REQUIREMENTS: Count how many lines of the records below contain the word "brown" and reply with that number alone.

MATERIAL FOR THE TASK:
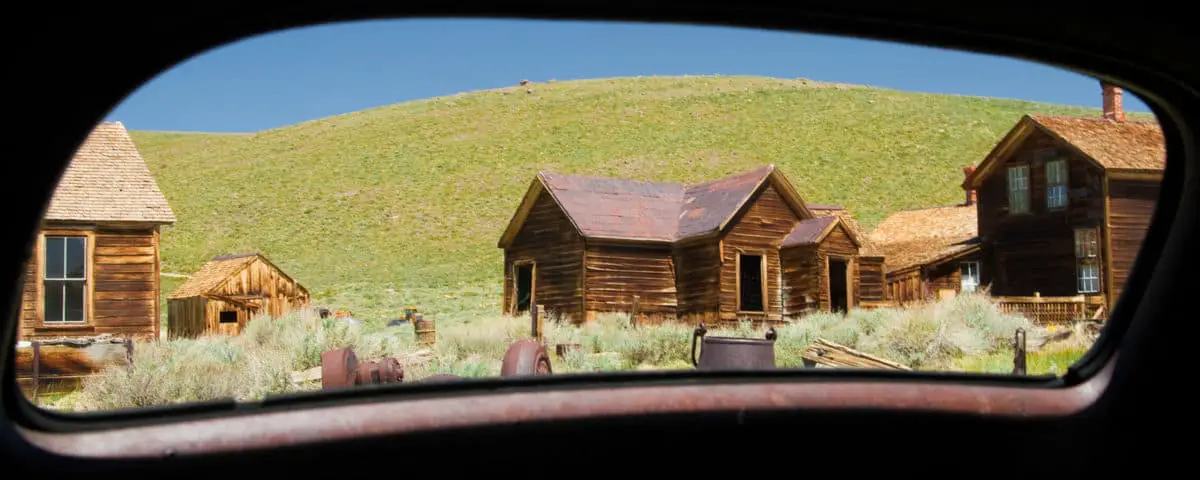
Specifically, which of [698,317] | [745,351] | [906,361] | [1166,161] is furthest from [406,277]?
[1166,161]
...
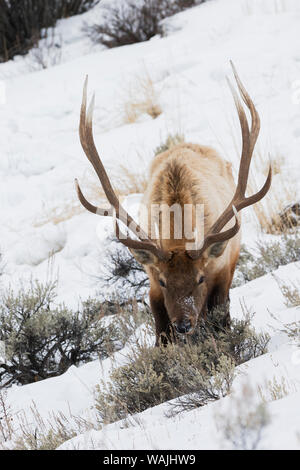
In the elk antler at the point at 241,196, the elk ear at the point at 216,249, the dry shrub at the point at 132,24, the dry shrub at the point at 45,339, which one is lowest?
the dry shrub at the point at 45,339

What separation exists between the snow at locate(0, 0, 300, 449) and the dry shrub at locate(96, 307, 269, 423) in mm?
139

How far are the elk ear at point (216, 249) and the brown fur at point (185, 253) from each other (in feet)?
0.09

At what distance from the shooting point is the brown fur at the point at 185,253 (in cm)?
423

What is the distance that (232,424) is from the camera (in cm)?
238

SOLUTION TO THIS EXERCISE: 2